As families hit the road watch out for trucks
In an effort to save lives, Haul Hero, an over-the-road mobile platform that provides a broad range of services for professional truck drivers, provides seven safety pointers as motorists, and even more 18-wheel trucks, take to the highways over the Thanksgiving holiday.
Noting that of the 4,000 truck accident deaths each year, 97 percent are the result of passenger cars colliding with trucks, 30-year professional over-the-road truck driver Barry Mathews offers vital points for motorists to be aware of:
- Don’t ride alongside an 18-wheel truck for fear of tire tread or other materials flying loose.
- Pass with intent – hesitation distracts truckers.
- Be aware of the many types of trucks on the road. Each truck carries very different freight, with different weights, tarps, fuel, refrigerated goods, livestock, and even trash.
- Be cautious of high winds – 18-wheelers carrying 60,000 pounds can quickly sway causing passenger cars to swerve and become distracted, leading to accidents.
- Never assume a trucker sees you speeding up from behind them.
- Never cut off a trucker – 60,000 pounds can’t stop on a dime.
- Move lanes when a truck is off the side of the road to avoid getting close to the truck.
“Car drivers need to be reminded that long-haul truckers are working overtime to resolve supply chain issues throughout the country, which puts more trucks on the road,” said Mathews, known as “Bear the Voice” to his more than 350,000 listeners on his daily podcast talking about professional truck driver issues.
EVEN MORE YOUNG DRIVERS
“With the backup at ports causing serious delays and companies needing their products NOW, drivers, and particularly new younger drivers, are under real pressures to get their loads delivered. This creates even more potential concerns for families hitting the road over the holidays,” Mathews stressed, noting that of the 130,000 injuries each year caused by trucks, over 5,000 of them are the result of head-on collisions due to speeding or distractions.

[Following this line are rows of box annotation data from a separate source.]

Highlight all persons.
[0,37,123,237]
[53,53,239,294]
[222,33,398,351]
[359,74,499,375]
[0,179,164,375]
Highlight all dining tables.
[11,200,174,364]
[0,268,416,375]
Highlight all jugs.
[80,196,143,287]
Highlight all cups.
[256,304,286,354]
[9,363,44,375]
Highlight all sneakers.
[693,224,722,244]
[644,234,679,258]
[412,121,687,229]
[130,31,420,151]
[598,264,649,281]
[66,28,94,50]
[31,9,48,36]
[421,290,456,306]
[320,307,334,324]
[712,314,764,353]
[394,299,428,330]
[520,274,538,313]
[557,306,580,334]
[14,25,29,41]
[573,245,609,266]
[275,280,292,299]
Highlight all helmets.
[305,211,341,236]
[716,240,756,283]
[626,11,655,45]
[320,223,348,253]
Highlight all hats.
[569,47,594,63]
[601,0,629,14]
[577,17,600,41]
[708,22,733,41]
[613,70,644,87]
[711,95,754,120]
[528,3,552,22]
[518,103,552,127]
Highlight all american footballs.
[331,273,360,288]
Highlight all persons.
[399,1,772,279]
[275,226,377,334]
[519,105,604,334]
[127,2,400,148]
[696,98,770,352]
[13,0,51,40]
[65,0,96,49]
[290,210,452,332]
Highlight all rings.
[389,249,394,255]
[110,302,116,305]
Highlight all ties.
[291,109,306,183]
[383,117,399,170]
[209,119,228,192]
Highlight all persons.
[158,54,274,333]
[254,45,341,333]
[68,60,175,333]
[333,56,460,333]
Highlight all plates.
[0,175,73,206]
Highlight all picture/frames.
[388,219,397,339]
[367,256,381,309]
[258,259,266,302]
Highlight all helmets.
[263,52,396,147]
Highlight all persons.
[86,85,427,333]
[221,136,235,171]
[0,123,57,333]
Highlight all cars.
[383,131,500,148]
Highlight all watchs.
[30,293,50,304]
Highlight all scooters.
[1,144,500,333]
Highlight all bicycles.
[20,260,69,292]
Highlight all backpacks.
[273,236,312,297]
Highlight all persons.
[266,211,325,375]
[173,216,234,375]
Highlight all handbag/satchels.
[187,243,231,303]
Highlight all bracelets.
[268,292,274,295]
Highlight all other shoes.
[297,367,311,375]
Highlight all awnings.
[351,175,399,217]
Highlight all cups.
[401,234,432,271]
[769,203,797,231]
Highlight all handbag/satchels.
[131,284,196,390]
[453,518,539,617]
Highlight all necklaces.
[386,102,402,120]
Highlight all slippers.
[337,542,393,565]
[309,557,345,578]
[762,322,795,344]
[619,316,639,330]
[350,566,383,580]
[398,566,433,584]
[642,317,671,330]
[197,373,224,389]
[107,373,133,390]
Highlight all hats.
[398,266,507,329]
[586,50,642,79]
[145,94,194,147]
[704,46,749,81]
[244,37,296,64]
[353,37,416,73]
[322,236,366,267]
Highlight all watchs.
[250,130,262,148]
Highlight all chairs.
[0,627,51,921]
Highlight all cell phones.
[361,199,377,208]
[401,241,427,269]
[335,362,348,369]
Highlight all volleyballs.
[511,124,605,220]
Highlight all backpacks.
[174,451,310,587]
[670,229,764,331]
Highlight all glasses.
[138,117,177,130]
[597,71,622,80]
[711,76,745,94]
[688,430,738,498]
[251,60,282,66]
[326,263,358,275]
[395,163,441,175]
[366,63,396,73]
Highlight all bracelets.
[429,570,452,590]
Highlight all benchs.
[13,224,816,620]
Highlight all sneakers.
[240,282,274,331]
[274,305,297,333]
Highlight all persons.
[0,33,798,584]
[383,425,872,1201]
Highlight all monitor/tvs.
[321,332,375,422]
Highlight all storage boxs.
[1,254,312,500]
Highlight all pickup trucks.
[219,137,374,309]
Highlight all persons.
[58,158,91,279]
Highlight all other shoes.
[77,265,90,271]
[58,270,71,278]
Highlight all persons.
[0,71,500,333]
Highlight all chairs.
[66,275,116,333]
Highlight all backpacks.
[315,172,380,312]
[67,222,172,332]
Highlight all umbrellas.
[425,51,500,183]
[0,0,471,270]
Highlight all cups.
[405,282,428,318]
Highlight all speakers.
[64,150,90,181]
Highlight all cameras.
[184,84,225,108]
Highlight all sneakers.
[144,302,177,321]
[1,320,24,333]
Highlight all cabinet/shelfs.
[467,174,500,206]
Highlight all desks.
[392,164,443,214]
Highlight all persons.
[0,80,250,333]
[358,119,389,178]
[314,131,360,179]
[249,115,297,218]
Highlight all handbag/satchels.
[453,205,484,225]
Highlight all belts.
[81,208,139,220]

“And this year, highway safety is even a greater concern because trucking companies, desperate for more drivers to meet the seasonal demand for delivery of goods, are hiring younger less experienced drivers,” added Jerry Rosen, Haul Hero co-founder and managing partner.
“Treat the big trucks on the highways with respect and caution,” Mathews urged. “If you pay attention to these tips I’ve learned from years on the road, you’ll get to grandma’s house safe and sound.”